The first moment I fell for you,
Everyone was laughing at a joke,
Yet somehow our eyes locked,
And we stopped laughing.
I can’t say I didn’t.
But there was too much at risk,
So I kept it silent;
Confessions left unspoken.
The first time we kissed,
It was an all-in gamble.
The air was cold,
Shelves were tight,
The silence was deafening,
Who says libraries were for good kids?
We looked deep into each other’s eyes,
We knew things can’t change back;
Still, regret never showed itself.
The first time we had a fallout,
You ended up saying it was okay,
That others needed my time more,
That you, yourself, were too selfish.
You were wrong,
I neglected you,
When in reality,
I needed you;
So I made sure to tell you I loved you every day.

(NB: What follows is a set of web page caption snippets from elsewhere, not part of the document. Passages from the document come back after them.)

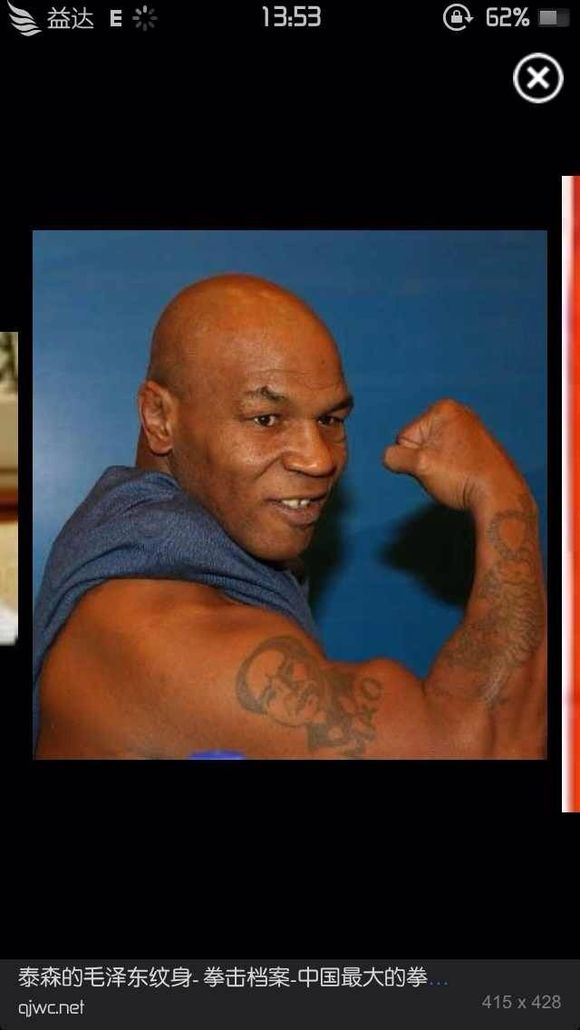 泰森右手臂上纹身是毛泽东头像图片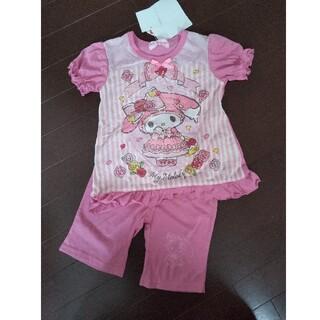 サンリオ(サンリオ)の新品タグ付き 光るパジャマ 110cm(パジャマ)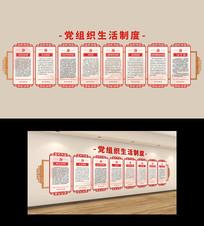 党组织生活制度文化墙设计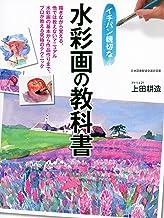 表紙: イチバン親切な水彩画の教科書 | 上田耕造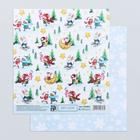 Бумага для скрапбукинга «Новогодняя пора», 15.5 × 17 см, 180 г/м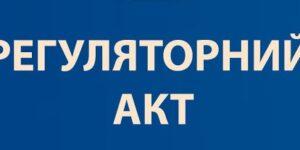 Проект рішення: Про встановлення ставок та пільг із сплати земельного податку на 2021 рік на території Стрілківської сільської ради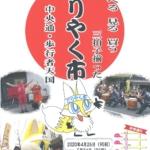 一年半ぶりの「蒲郡 福寿稲荷ごりやく市」2021年4月25日に規模を縮小して開催予定。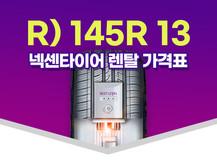 R) 145R 13 넥센타이어 렌탈 가격표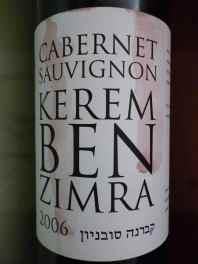 2006 Adir Cabernet Sauvignon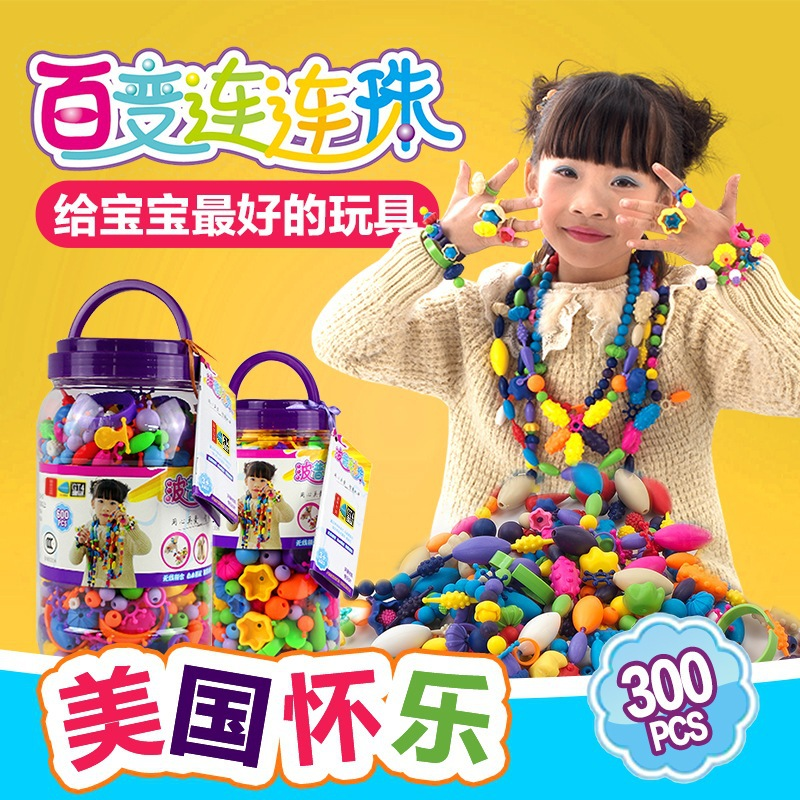Pregnant With Music Children Bead Toy Parent And Child Handmade DIY Toy Environmentally Friendly Non-toxic Tasteless
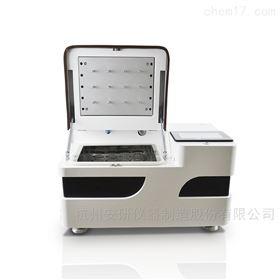 AYAN-AUTOM-4S样品定容浓缩仪全自动水浴加热氮吹装置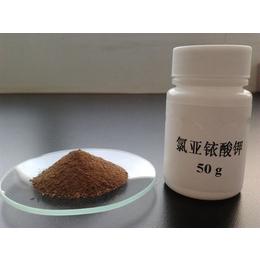 绿黄色板状结晶氯亚铱酸钾
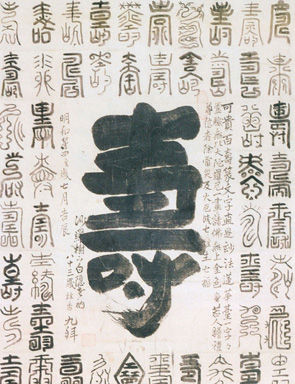 The Sound Of One Hand Paintings And Calligraphy By Zen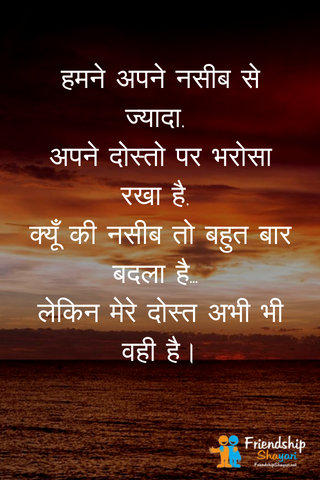 Hindi Dosti Shayari For Bestie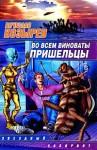 Козырев Вячеслав - Во всем виноваты пришельцы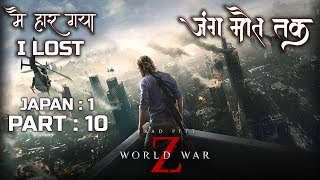 I LOST the Game | World War Z in JAPAN Part 10 | PC Gameplay in hindi | हिंदी में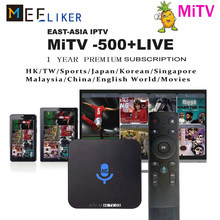 Google Voice control remote Asian IPTV TV BOX Android 6.0 S905X 1GB ram 1year MiTV iptv code for MY Korea Japanese CN arabic STB(China)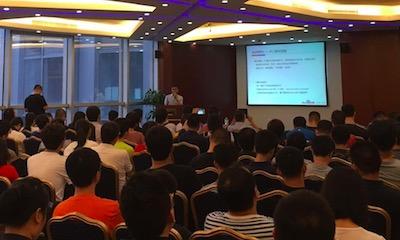 VIP大讲堂北京站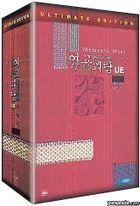 Horror at Girl's School II : Memento Mori Ultimate Edition (Korea Version)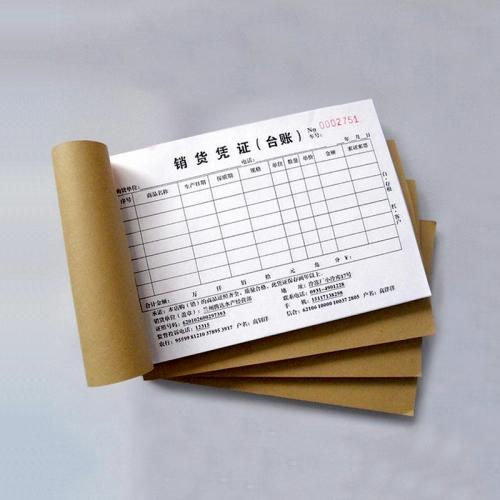 无碳联单(单笔订单满79元包邮)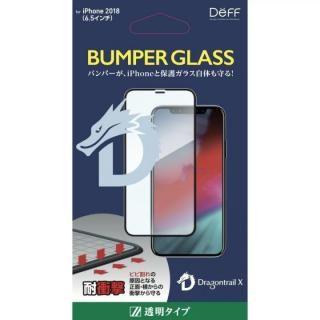 iPhone XS Max フィルム Deff BUMPER GLASS 強化ガラス Dragontrail 通常 iPhone XS Max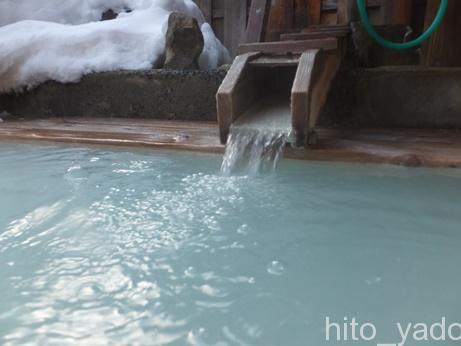 ひげの家-風呂27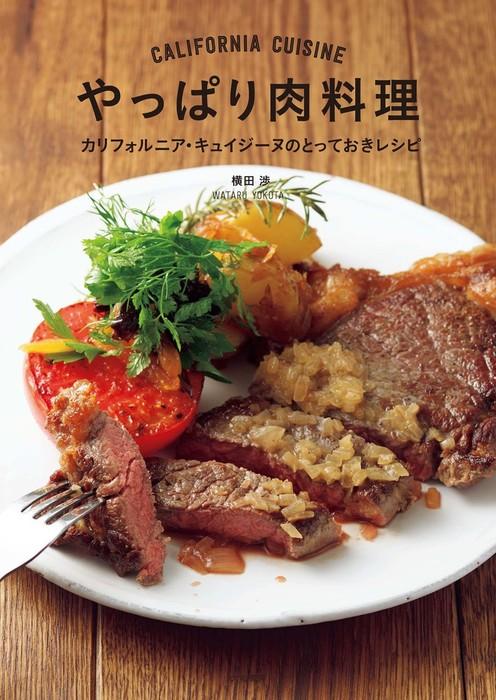やっぱり肉料理拡大写真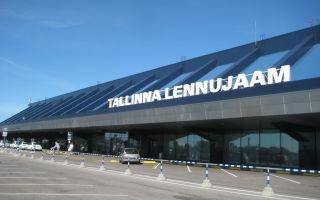 Путеводитель по аэропорту Таллина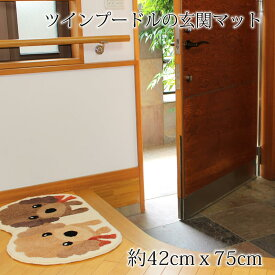 玄関マット ツインプードル 室内玄関マット 約42×75cm アクリル100% 手洗い可 滑りにくい加工 インテリア マット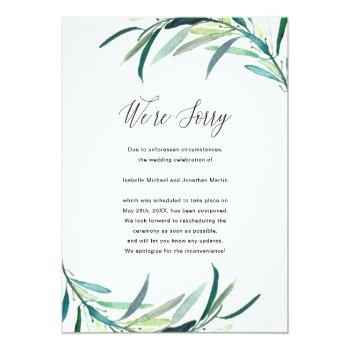 Small Leafy Botanical Wedding Postponement Announcement Front View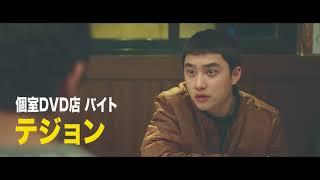 EXOのD O ×シン・ハギュン共演『7号室』キャラクター映像 thumbnail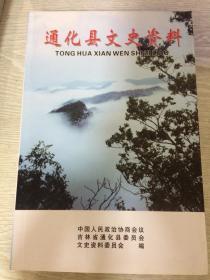 通化县文史资料 第十二辑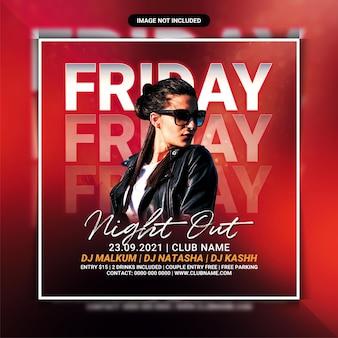금요일 밤 클럽 파티 전단지 또는 소셜 미디어 게시물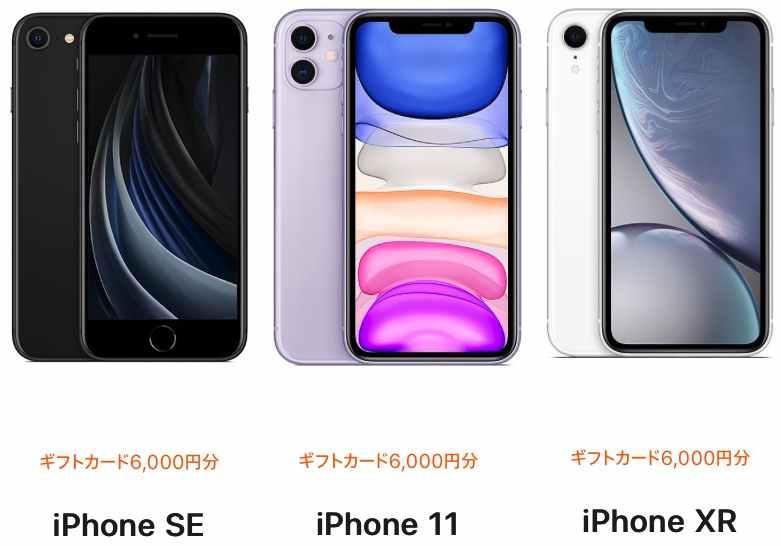 Apple初売りiPhone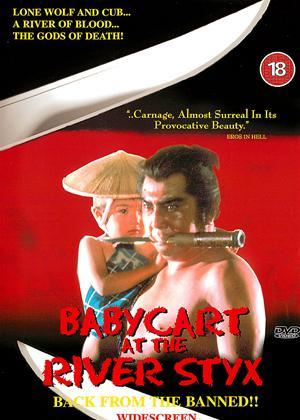 Rent Babycart at the River Styx (aka Kozure Ôkami: Sanzu no kawa no ubaguruma) Online DVD Rental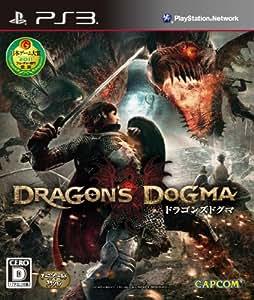 ドラゴンズドグマ - PS3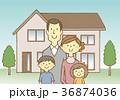 マイホーム 家族 笑顔のイラスト 36874036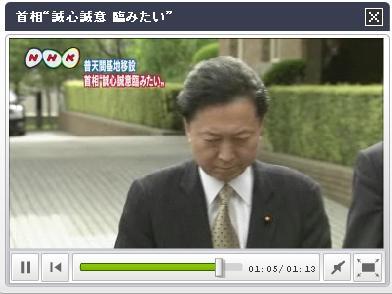 yukimo0507.jpg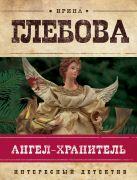 Глебова И.Н. - Ангел-хранитель' обложка книги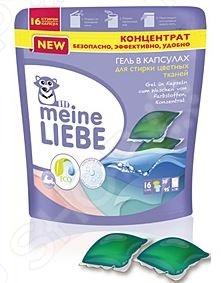 фото Гель в капсулах для стирки цветных тканей Meine Liebe, Стиральные порошки. Гели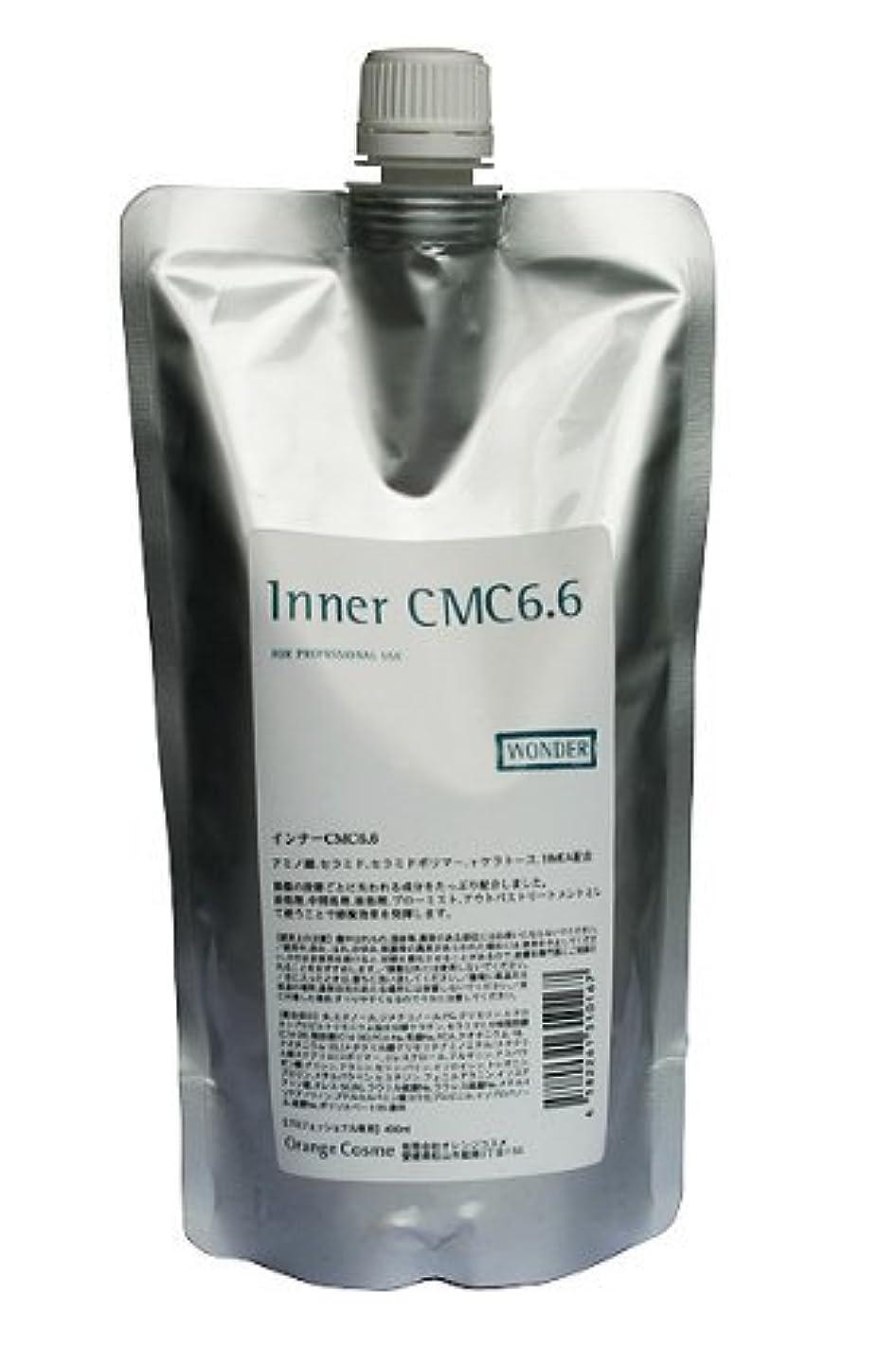 蒸留するサッカーしっかり美容室専用 ワンダー インナーCMC6.6 400ml(詰替用)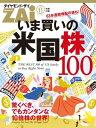 いま買いの米国株100【電子書籍】[ ダイヤモンド・ザイ編集部 ]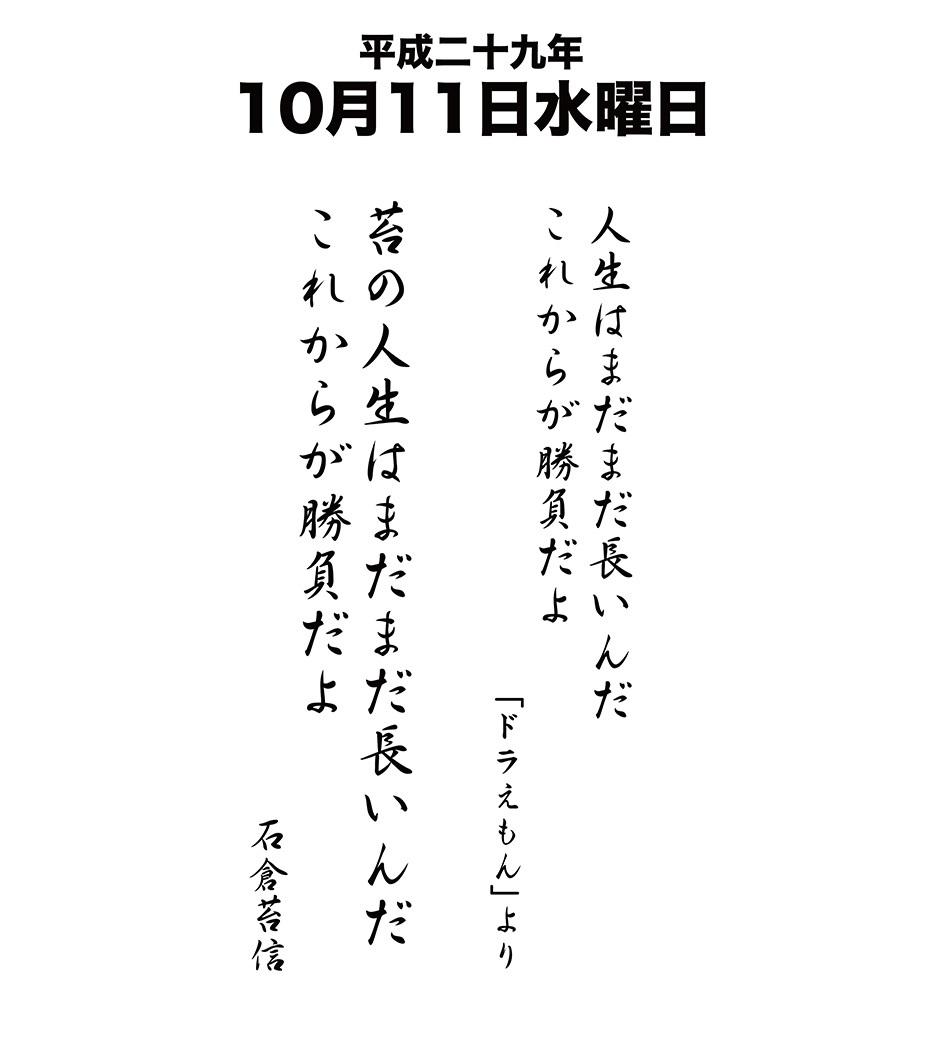 平成29年10月11日
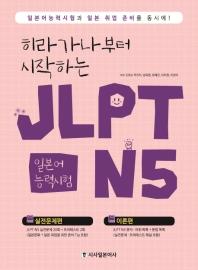 JLPT 일본어능력시험 N5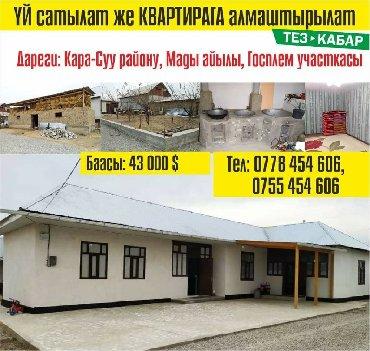 Продажа, покупка домов в Кара-Суу: Продам Дом 90 кв. м, 6 комнат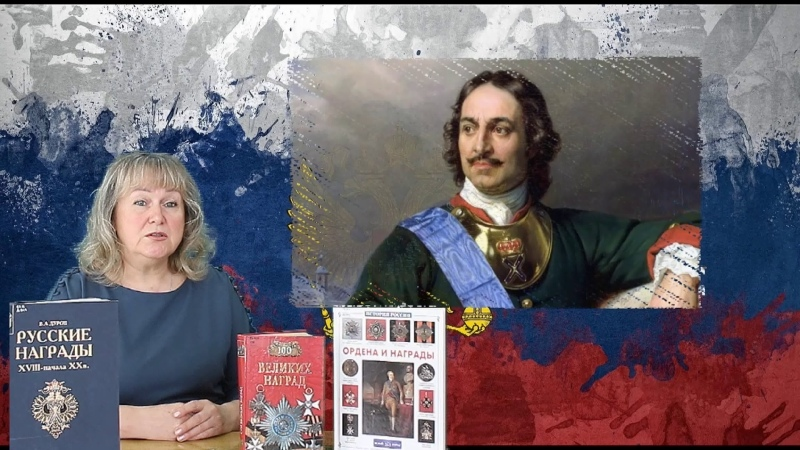 За великие к Отечеству заслуги видеообзор о наградах Петра I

The first time I saw you wake from a nightmare,
It was far from the last,
You were soaked in sweat,
Tensed and afraid,
Unlike I have ever saw you before.
So I told you to go for a shower,
As I made you breakfast and chamomile tea.
I knew you’d tell me your tale someday,
And you did.
When you had to leave,
Thousands of words,
And a hundred roses of poetry,
Could not keep you here.
So I let you go from my arms,
But held you closer with my heart,
Hoping and believing,
That someday you’d come back;
Waiting for the day that will never come.
When you wanted to break up,
Something was wrong,
Something you didn’t want me to know,
So I did not ask.
You looked so certain,
As if it was a sale,
As if I were to be given away.
I agreed to end our love;
Not to lose you eternally.
When I heard the news,
I was heading to campus,
But instead I sat staring at the wall.
Time is so relative,
A split second of tragedy,
Takes 2 hours to believe,
3 months to sink in,
7 months to swallow;
Yet forever wouldn’t be enough to forget.